Después de haber comido una buena ración de enemigo asado podía resistir el
ayuno, aun trabajando, durante un par de días. Hay quien prefiere las mujeres;
otros, los niños. Por mi cuenta he apreciada siempre a los hombres hechos y me
han sentado muy bien. Comiendo un animal, como usted sabe, se adquieren también
sus cualidades. Para ser valiente se comen corazones de león; para ser astuto,
sesos de lobo. Cebándome con hombres maduros me enriquecí en fuerza y sabiduría
y he podido vivir hasta esta edad.
»Pero la carne humana, al fin, acaba
por aburrir. Su bondad nos disgusta de toda otra carne, pero luego, a su vez,
se nos hace poco sabrosa. ¡Siempre aquel sabor dulzón, aquellas manos que tal
vez nos han acariciado, aquel corazón que habíamos sentido latir!

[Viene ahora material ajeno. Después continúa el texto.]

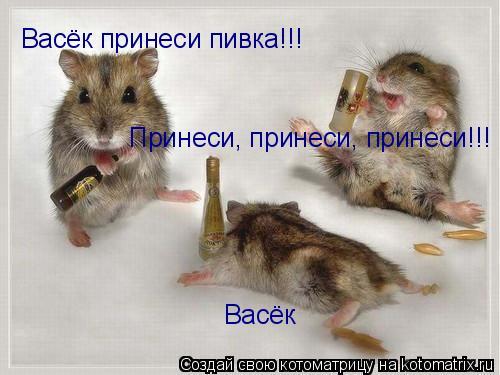 Котоматрица: Васёк Васёк принеси пивка!!! Принеси, принеси, принеси!!!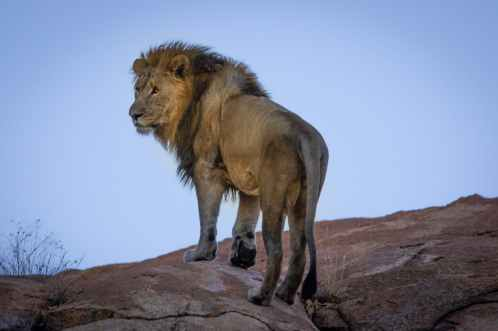 lion standing on hill
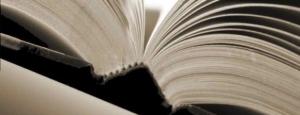 """alt=""""son los libros caros, javierpellicerescritor.com"""""""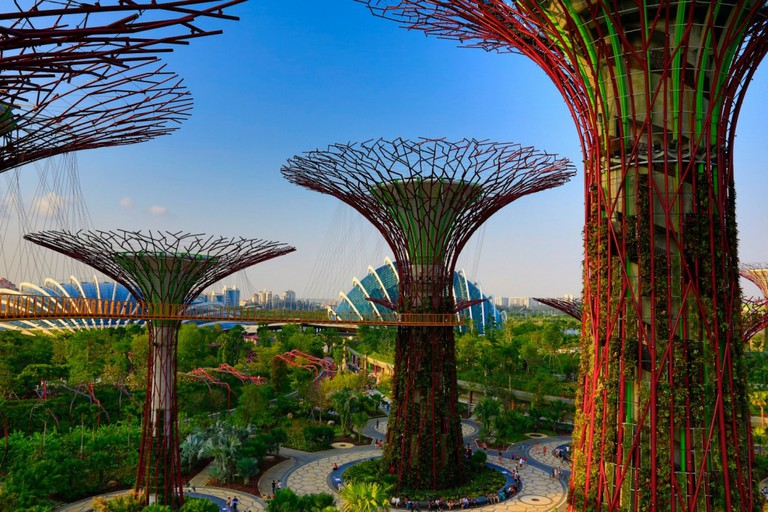 OCBC Skyway, Supertree Grove, Singapore | Courtesy Gardens by the Bay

»Y después hay el peligro del alma. A
fuerza de comer tantos hombres, alguna acaba por permanecer dentro de nosotros.
Y entonces se venga. A mí me parece que me han quedado cuatro o cinco que me
atormentan, ahora una, ahora otra, y algunas veces todas juntas. La más potente
es, creo yo, el alma de un blanco misericordioso que durante muchos años me ha
torturado con la tentación de la piedad. Y, ahora que soy viejo, probablemente
esta alma ha adquirido la supremacía. No puedo recordar sin náuseas los
fastuosos banquetes de victoria de mi juventud, cuando la tribu había hecho una
buena caza y había en la aldea presas vivientes para hartarme durante una
semana. Me vienen algunas' veces a la memoria, con mordiscos de reprobación,
algunos rostros desesperados de víctimas que esperaban la muerte, atadas en la
tienda del sacrificio, ante nuestras bocas aulladoras y hambrientas. Los
misioneros tienen razón: comerse a nuestros semejantes, provistos de alma como
nosotros, es un pecado. La carne humana es el más apetitoso de los manjares y
precisamente por esto es más meritorio el ayunar de ella. A vosotros, los
blancos, que os abstenéis, el Amo del Cielo os ha dado en recompensa el dominio
de toda la tierra.
Temo que Nsumbu haya caldo en la
imbecilidad a causa de sus años. Con gran estupefacción de mi cocinero no come
ahora más que legumbres y fruta. La civilización le ha corrompido, le ha hecho
volver humanitario y vegetariano. Creo que me veré obligado a licenciarle en el
primer puerto en que hagamos escala.